# mechanic check of car before purchase



## DIherself (Apr 26, 2011)

Hi, I have 3 days to get a used car checked out before I buy it. I'm wondering if the drive train, timing belt (and other expensive parts) can even be checked out. You can't tell when a light bulb is going to blow, for example.

A 50-point safety inspection has been done, and I'd like to know what big things else I should ask the mechanic to check. Thank you. It's a 1999 toyota rav4 L, one owner.


----------



## r0ckstarr (Jan 8, 2013)

It's a 1999. With any used car like that, unless you have service records, you can't tell how old the timing belt is or when it was changed last. I would play it safe and plan to change the timing belt, radiator hoses, and serpentine belt reguardless. I would also do a full tune-up.

Depending on how high the mileage is, I would also plan for a new water pump.

Have your mechanic look at the radiator. It has plastic tanks, which are known to crack. Have him look for leaks and/or discoloration in the plastic tanks. Any brown or olive coloring of the tanks means that the plastic is getting brittle and could fail soon.

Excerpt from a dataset
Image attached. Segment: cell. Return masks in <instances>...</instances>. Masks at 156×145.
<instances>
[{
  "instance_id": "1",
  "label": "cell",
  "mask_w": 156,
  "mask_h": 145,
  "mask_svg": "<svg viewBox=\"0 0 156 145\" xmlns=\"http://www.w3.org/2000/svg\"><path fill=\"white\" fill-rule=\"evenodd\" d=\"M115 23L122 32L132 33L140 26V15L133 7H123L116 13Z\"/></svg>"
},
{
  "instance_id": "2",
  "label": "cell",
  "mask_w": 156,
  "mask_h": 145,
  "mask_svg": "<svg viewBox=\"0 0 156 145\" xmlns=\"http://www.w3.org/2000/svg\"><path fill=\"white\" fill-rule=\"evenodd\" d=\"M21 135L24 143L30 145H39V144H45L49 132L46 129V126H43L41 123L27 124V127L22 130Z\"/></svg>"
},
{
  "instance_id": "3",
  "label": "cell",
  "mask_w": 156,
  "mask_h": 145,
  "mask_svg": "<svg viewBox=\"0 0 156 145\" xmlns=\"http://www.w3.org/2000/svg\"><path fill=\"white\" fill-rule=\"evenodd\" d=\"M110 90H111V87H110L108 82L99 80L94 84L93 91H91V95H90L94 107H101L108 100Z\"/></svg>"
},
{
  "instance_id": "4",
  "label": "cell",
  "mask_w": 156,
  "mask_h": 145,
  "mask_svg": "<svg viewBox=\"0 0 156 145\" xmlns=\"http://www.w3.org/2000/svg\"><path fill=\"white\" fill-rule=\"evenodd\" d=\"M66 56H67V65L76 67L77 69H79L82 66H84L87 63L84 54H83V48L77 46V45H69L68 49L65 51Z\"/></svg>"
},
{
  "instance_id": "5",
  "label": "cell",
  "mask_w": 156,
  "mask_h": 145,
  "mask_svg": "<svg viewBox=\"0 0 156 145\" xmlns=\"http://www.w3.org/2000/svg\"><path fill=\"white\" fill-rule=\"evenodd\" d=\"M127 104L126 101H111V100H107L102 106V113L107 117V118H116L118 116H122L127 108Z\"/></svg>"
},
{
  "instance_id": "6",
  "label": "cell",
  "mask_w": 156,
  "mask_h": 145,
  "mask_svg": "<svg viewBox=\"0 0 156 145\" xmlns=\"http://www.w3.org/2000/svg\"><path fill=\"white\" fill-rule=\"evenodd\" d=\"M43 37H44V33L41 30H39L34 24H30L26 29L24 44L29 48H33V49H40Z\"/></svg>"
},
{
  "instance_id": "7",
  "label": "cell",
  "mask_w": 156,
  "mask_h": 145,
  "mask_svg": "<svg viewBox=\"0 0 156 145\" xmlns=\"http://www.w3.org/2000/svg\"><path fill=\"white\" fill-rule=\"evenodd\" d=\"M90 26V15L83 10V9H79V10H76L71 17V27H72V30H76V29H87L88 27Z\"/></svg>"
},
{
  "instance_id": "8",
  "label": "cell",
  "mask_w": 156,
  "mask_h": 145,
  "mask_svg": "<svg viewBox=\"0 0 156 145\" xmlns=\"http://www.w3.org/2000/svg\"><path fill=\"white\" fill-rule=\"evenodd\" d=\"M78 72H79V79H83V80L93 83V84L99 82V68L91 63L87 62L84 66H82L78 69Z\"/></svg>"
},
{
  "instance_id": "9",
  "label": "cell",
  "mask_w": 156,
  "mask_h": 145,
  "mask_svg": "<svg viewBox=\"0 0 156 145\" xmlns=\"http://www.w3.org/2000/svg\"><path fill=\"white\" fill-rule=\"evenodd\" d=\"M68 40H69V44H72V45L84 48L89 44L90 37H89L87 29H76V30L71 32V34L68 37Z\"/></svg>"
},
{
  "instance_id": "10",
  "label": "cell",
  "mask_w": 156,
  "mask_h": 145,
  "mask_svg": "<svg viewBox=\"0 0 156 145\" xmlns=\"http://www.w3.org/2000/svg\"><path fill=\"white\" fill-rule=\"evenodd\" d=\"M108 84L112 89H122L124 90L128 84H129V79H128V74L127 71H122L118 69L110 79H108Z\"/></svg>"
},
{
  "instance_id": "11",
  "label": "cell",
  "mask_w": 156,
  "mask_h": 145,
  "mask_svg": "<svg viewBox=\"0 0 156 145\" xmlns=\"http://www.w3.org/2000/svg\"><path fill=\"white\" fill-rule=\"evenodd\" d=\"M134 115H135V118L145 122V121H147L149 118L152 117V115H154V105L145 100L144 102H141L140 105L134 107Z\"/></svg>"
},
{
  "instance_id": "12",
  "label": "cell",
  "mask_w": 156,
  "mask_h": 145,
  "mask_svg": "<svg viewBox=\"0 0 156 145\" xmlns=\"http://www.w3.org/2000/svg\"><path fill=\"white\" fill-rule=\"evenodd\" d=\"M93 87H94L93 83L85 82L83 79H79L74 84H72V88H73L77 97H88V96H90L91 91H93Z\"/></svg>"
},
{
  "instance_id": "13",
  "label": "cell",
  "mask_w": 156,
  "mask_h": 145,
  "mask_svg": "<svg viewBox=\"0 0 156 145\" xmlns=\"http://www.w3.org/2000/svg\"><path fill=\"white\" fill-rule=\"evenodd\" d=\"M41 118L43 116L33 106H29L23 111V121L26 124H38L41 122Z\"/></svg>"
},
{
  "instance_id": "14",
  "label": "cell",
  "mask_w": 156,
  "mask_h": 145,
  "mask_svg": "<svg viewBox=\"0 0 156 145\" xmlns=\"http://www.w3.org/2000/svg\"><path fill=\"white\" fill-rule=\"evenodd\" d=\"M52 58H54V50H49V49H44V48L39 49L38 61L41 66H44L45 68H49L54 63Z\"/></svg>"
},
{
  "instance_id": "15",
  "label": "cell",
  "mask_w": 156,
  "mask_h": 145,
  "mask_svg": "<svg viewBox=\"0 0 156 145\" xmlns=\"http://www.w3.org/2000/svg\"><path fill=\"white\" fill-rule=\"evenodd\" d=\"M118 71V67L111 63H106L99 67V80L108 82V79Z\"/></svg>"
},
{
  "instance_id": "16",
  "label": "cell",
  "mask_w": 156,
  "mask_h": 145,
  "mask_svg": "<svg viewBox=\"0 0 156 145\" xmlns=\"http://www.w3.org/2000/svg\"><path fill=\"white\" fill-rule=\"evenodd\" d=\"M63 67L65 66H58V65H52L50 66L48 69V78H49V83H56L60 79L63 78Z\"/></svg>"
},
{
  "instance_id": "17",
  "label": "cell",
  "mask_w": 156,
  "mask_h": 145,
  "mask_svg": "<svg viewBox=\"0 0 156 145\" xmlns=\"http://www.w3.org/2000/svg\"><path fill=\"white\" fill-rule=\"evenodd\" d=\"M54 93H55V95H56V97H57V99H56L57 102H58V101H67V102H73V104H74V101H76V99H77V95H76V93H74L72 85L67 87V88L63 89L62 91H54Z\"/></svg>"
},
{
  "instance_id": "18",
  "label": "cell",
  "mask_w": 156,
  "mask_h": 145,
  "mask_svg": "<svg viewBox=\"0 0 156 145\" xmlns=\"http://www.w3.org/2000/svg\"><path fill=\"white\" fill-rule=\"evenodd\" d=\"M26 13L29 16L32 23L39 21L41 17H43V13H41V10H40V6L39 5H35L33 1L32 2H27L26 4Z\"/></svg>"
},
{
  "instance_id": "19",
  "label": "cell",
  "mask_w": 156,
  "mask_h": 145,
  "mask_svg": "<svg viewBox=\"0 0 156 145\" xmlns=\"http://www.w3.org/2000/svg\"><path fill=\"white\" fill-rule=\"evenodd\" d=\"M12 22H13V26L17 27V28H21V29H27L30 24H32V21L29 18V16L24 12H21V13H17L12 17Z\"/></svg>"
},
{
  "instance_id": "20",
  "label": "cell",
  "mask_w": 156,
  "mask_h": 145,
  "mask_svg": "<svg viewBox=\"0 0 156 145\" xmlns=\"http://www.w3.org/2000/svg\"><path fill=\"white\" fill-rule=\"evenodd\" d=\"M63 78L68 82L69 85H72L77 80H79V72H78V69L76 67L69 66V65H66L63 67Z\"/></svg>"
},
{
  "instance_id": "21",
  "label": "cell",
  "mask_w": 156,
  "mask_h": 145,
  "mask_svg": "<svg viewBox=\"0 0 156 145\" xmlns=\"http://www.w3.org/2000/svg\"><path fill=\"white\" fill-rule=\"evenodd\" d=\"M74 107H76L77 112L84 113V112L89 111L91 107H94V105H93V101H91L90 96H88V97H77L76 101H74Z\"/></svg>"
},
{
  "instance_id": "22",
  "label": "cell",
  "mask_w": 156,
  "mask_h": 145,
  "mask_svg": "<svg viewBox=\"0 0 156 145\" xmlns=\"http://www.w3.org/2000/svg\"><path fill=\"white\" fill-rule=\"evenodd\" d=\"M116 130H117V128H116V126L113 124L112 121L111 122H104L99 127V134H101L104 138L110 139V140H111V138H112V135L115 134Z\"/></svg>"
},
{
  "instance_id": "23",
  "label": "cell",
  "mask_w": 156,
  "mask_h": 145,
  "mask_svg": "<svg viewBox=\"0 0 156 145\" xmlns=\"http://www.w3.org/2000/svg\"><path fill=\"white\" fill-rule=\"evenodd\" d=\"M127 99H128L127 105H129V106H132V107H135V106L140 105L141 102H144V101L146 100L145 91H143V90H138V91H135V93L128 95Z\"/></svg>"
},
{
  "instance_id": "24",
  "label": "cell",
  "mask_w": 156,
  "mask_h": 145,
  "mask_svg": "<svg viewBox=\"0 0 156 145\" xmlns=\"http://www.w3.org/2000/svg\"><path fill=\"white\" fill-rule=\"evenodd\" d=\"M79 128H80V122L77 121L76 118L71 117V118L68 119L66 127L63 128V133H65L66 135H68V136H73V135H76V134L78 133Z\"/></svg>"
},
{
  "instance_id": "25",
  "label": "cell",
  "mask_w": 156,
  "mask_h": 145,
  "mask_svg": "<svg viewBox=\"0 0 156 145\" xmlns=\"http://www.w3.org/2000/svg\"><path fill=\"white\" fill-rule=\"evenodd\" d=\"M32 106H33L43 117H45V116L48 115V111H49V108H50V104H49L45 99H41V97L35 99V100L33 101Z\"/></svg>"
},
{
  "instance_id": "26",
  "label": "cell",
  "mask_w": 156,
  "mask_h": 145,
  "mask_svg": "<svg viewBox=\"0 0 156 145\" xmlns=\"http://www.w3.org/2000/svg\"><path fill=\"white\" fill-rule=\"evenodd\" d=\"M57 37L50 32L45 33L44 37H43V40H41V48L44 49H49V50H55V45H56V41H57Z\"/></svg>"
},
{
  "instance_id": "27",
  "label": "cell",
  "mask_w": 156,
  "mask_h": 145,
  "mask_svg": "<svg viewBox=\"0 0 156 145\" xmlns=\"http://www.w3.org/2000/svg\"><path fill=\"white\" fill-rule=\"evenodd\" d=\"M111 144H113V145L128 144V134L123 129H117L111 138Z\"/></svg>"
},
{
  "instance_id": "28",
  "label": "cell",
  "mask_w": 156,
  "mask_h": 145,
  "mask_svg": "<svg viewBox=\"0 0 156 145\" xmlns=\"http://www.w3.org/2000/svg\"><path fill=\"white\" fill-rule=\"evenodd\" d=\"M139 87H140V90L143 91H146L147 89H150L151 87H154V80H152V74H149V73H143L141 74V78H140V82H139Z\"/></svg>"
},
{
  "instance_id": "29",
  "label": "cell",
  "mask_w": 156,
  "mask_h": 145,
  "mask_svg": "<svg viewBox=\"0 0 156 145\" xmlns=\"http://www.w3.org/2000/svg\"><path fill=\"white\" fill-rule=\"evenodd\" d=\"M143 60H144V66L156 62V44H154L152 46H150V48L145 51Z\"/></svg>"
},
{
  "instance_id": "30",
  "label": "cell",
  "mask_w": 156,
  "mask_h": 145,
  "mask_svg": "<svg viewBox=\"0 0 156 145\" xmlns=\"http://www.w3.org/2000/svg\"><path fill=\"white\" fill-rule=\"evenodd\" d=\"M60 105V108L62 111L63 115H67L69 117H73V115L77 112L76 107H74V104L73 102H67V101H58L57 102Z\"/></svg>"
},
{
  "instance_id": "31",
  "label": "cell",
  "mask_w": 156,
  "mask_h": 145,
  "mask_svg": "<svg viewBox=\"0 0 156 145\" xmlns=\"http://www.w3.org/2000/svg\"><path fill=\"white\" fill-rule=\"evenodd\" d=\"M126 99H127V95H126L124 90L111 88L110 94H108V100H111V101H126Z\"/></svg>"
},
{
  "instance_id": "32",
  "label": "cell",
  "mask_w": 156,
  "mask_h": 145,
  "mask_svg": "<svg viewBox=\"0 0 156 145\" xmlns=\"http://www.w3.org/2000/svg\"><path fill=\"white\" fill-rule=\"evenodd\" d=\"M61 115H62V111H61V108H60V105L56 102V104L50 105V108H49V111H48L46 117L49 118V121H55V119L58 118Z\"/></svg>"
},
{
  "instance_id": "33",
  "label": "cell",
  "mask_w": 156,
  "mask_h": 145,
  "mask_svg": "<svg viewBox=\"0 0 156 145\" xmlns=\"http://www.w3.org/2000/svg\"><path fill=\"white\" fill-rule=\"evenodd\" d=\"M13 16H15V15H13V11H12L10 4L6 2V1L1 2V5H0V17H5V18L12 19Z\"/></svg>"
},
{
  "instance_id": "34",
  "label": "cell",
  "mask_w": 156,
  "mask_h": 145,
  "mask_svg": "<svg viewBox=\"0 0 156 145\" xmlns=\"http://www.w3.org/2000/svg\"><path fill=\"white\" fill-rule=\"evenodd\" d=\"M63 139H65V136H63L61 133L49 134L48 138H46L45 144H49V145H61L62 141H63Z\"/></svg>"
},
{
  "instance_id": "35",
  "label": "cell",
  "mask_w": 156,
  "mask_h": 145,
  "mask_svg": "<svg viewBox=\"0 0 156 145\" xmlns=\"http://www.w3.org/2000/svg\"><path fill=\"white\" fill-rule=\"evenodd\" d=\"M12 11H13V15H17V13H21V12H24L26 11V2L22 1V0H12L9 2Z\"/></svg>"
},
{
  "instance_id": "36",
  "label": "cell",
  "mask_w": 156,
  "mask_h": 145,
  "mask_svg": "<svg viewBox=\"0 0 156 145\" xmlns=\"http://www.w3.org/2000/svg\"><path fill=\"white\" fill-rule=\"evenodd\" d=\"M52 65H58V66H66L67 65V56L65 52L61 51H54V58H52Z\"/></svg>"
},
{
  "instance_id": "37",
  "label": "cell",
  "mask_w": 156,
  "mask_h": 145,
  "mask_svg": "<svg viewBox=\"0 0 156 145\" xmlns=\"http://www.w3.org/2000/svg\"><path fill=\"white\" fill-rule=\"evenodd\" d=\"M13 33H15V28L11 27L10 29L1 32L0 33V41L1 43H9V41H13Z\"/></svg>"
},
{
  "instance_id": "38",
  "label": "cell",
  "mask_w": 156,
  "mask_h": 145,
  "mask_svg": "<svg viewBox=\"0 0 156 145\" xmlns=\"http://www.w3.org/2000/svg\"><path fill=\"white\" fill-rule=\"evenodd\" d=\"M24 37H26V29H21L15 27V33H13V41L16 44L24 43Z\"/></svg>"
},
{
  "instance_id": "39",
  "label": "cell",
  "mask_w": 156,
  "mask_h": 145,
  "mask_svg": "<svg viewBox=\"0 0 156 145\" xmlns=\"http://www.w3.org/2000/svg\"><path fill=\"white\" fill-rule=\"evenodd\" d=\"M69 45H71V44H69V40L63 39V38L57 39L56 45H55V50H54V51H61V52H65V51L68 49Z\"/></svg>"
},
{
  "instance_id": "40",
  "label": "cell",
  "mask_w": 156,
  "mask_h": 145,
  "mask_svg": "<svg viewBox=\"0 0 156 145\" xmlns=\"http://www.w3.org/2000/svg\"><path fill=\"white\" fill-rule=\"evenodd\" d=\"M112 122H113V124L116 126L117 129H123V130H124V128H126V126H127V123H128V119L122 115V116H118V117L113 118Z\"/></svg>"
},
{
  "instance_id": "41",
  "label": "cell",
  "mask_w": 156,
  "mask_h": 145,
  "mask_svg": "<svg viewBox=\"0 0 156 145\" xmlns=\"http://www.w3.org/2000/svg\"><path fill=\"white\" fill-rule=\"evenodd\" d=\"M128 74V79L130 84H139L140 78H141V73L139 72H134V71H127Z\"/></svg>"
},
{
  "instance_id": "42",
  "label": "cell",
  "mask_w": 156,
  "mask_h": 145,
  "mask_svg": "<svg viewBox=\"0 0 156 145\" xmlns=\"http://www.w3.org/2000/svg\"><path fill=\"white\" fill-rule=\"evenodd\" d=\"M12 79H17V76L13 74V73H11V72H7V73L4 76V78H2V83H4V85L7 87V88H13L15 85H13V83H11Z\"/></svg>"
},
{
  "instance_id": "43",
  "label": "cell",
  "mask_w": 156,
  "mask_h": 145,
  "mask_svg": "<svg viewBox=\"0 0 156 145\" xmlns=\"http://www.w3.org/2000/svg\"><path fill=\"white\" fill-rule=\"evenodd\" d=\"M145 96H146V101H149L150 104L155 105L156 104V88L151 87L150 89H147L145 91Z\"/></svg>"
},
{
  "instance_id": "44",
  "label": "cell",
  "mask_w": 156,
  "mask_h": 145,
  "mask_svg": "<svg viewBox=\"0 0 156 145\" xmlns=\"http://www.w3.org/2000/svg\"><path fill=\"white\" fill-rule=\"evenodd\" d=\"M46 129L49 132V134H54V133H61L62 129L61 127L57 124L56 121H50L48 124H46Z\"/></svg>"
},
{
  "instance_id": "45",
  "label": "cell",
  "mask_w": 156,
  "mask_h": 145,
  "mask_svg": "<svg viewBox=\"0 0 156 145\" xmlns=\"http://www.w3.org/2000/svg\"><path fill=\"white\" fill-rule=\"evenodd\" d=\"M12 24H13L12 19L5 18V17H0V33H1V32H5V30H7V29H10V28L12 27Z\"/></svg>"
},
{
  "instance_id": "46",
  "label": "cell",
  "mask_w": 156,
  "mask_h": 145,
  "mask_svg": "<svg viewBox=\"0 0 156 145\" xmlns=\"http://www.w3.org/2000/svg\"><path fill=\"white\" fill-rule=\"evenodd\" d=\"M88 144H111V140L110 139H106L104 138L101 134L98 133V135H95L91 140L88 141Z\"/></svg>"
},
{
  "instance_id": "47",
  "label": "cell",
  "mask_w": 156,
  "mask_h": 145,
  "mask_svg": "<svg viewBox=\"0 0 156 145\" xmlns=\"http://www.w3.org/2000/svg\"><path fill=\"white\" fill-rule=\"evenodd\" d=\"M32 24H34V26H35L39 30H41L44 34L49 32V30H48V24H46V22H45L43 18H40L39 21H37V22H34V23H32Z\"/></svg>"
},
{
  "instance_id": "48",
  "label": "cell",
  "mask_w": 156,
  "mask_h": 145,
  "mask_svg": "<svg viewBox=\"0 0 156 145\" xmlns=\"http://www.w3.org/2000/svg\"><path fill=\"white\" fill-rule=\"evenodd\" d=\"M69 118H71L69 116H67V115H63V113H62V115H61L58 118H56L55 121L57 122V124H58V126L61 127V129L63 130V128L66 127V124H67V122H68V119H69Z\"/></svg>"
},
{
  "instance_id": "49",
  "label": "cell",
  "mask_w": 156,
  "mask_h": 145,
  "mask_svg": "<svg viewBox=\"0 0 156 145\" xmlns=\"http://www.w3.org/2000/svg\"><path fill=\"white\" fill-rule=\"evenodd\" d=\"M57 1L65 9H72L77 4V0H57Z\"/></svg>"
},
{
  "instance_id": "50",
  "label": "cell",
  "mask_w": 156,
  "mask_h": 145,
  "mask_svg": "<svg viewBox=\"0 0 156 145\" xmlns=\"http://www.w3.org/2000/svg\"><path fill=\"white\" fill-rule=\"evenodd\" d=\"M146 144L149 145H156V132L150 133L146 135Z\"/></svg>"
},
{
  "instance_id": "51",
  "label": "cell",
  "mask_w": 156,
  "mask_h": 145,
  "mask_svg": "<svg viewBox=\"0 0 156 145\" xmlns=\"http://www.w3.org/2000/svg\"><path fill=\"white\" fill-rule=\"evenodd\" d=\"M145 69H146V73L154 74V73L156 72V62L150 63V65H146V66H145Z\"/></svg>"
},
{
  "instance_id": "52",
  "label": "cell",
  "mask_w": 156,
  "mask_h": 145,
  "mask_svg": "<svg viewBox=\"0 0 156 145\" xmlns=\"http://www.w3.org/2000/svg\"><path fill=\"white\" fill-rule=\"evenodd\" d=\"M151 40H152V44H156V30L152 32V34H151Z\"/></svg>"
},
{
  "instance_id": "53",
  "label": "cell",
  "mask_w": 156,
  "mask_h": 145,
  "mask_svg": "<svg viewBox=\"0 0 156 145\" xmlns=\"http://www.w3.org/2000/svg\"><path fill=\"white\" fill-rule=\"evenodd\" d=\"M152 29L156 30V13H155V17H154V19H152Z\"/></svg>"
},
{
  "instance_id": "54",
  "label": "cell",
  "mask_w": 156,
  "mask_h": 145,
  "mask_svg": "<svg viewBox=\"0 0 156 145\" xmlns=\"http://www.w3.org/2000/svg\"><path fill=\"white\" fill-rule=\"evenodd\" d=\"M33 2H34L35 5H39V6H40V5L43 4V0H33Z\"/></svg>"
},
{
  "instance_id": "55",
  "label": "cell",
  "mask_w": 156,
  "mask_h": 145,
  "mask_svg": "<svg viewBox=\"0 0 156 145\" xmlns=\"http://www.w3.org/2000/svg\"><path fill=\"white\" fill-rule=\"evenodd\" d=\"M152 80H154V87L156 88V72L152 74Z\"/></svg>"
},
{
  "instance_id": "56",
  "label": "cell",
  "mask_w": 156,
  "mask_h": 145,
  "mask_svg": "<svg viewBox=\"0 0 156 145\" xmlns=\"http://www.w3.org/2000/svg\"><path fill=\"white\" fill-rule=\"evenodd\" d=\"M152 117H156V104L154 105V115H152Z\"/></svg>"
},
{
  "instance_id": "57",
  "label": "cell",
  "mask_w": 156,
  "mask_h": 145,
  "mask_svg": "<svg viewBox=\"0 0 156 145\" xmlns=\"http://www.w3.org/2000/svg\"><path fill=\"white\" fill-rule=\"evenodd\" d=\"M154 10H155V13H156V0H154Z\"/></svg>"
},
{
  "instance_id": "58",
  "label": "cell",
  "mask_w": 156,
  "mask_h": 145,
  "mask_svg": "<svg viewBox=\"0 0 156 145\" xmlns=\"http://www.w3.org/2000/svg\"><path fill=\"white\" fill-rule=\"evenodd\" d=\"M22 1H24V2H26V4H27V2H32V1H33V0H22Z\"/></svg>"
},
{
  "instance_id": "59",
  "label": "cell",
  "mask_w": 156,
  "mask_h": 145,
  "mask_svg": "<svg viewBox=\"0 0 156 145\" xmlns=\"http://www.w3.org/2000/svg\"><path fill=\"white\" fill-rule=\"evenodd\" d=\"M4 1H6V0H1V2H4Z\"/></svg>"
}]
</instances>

# GIVEN PROBLEM A:
According to the forum thread, what coloring of the radiator's plastic tanks means the plastic is getting brittle?
# GIVEN PROBLEM B:
Gather every line of the rows that contains the string "instances".

# WRITTEN SOLUTION A:
Brown or olive coloring.

# WRITTEN SOLUTION B:
Image attached. Segment: cell. Return masks in <instances>...</instances>. Masks at 156×145.
<instances>
</instances>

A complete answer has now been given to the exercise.